*Exercise prompt*: Can you set down, word for word, every line from the start of the records through the line containing "Result: (A) pixel 424 42", leaving the pictures out?

*Extracted material*:
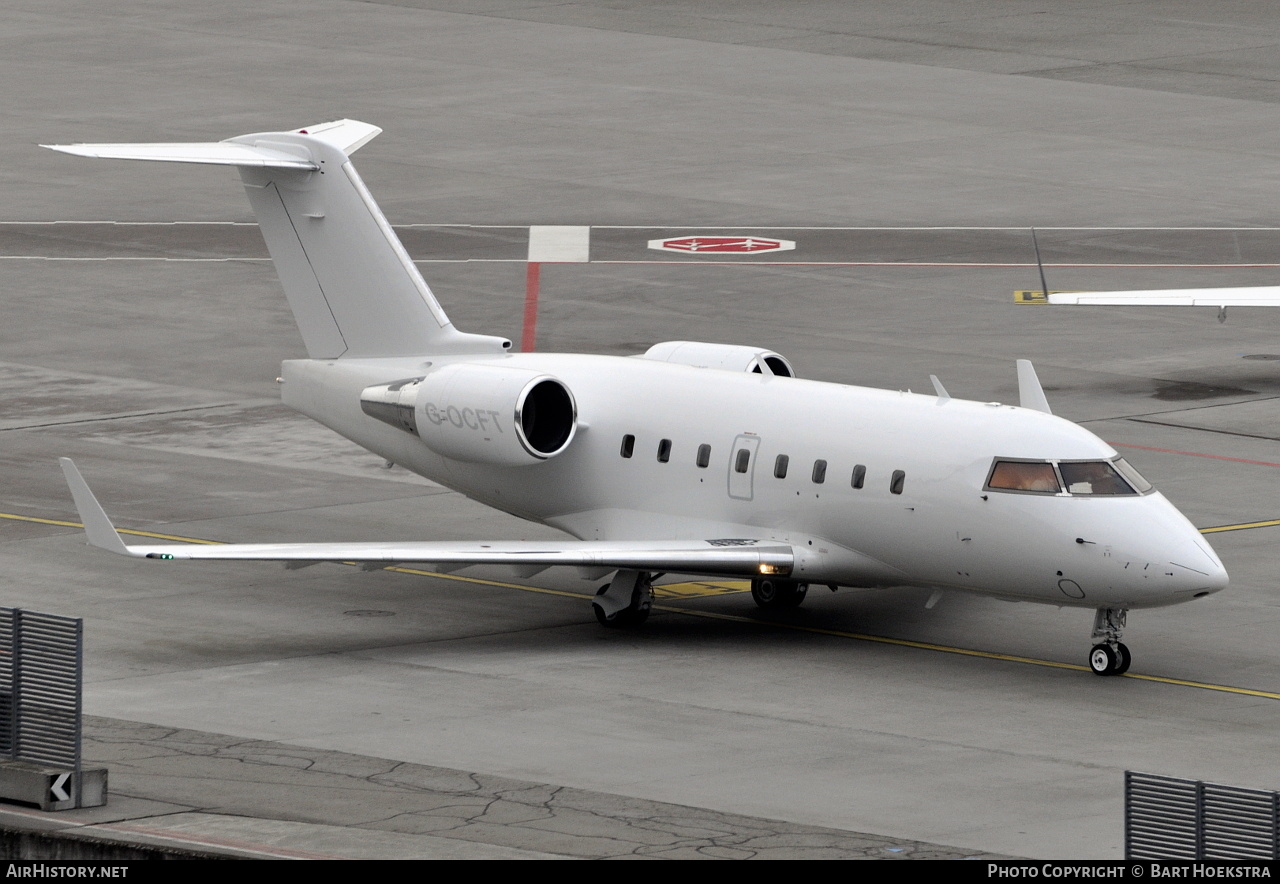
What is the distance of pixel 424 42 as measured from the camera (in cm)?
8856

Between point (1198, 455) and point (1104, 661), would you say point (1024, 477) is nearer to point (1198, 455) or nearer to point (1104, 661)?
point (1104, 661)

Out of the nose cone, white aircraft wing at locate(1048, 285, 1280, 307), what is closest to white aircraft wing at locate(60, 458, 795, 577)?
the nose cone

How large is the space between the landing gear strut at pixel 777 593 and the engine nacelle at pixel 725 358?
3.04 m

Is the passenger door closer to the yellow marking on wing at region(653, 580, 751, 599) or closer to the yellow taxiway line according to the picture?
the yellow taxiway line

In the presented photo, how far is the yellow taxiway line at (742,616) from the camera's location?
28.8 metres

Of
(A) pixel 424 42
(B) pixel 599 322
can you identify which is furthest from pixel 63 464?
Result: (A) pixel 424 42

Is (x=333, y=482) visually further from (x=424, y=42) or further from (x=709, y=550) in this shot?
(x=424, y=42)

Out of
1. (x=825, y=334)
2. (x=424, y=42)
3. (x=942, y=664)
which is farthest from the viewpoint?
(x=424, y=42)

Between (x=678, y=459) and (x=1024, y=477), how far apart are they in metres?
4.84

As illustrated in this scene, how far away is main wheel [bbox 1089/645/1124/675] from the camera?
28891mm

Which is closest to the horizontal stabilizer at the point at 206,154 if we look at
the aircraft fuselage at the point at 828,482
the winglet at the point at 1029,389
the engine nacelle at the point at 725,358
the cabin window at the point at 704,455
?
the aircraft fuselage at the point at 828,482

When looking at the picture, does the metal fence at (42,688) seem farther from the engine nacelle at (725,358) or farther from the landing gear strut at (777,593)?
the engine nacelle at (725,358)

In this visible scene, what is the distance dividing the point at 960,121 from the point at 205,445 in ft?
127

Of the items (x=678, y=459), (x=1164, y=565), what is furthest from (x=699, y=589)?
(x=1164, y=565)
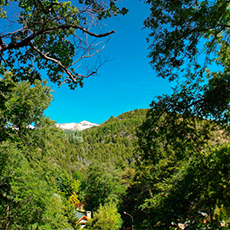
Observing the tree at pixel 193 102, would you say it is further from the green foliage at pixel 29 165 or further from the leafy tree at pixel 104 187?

*Answer to the problem*:
What is the distance of pixel 424 42 as measured from the camera (in cm)?
8856

Between point (1198, 455) and point (1104, 661), would you say point (1024, 477) is nearer to point (1198, 455) or nearer to point (1104, 661)?
point (1104, 661)

Out of the nose cone, white aircraft wing at locate(1048, 285, 1280, 307), what is closest to white aircraft wing at locate(60, 458, 795, 577)?
the nose cone

How large is the space between the landing gear strut at pixel 777 593 and the engine nacelle at pixel 725 358?
3.04 m

Is the passenger door closer to the yellow marking on wing at region(653, 580, 751, 599) or closer to the yellow taxiway line according to the picture?
the yellow taxiway line

In the presented photo, how far is the yellow taxiway line at (742,616) from the camera's location?
28.8 metres

Of
(A) pixel 424 42
(B) pixel 599 322
can you identify which is furthest from pixel 63 464?
Result: (A) pixel 424 42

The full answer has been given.